OK. I’ll stop now. Really.
But in the glare of media attention this week that has followed Santorum’s Iowa surge, one bit of history has been almost totally absent, and it shouldn’t be. That is the utter venality of a man whose entire campaign has been a crusade – and I use that term carefully and intentionally – to impose his morals on the rest of us.
Santorum’s righteous morals, however, haven’t extended to political corruption, as we learn in this snippet from DubyaTime:
Every week, the lobbyists present pass around a list of the jobs available and discuss whom to support. Santorum’s responsibility is to make sure each one is filled by a loyal Republican–a senator’s chief of staff, for instance, or a top White House aide, or another lobbyist whose reliability has been demonstrated. After Santorum settles on a candidate, the lobbyists present make sure it is known whom the Republican leadership favors. “The underlying theme was [to] place Republicans in key positions on K Street. Everybody taking part was a Republican and understood that that was the purpose of what we were doing,” says Rod Chandler, a retired congressman and lobbyist who has participated in the Santorum meetings. “It’s been a very successful effort.”
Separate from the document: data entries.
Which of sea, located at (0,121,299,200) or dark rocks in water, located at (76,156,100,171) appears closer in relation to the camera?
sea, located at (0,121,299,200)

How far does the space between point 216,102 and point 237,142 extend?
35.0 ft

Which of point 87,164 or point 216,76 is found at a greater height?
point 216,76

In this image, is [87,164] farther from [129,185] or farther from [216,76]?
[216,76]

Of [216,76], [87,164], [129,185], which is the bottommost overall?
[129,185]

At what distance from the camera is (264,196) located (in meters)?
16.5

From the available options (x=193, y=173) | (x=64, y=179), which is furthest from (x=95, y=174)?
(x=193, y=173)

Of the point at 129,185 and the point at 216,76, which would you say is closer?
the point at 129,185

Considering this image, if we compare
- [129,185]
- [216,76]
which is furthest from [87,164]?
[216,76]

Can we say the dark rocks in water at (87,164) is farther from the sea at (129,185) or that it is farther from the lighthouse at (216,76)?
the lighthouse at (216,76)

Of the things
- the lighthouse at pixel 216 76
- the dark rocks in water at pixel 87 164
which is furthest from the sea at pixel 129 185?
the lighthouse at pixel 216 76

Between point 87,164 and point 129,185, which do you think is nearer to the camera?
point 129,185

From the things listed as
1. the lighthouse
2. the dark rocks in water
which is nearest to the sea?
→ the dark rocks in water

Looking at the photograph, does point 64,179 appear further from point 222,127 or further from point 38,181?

That’s a passage describing the so-called “K-Street Project,” a pay-for-play scheme, launched by Tom Delay and Grover Norquist, which tied lobbyist “access” to Congress with a revolving door of lucrative jobs for Republican staffers and former elected officials like Chandler. Santorum’s partner in crime in his shepherding of this scheme? Jack Abramoff, the eponymous center of a sprawling corruption scandal that sent one Republican lawmaker and several staff members and Bush Administration officials to prison, and should have resulted in the imprisonment of many more. The Republican congressional caucus in the mid-’00s was a working definition of “culture of corruption,” and Santorum was one of its champions.
The campaign of Newt Gingrich has gotten a lot of attention for the jarring dissonance between Gingrich’s smug calls for morality (if you’re a poor black kid, say) and his own past ethical lapses, but Santorum’s hypocrisy is just as glaring. And there’s a bonus: focusing on Santorum’s role in the worst DC corruption case in a generation also reminds voters that much of the Republican field, including likely nominee Willard Romney, is just as cozy with and eager to do the bidding of the corporate lobby industry – exactly the sort of financial cronyism that has pissed off so much of the country.
This bit of fairly recent history should be shouted from the rooftops. The last time Republicans ran all three branches of government, they turned DC into an ethical cesspool. What better way to remind voters of what that looked and smelled like, than with the sudden emergence of a generous pile of Santorum?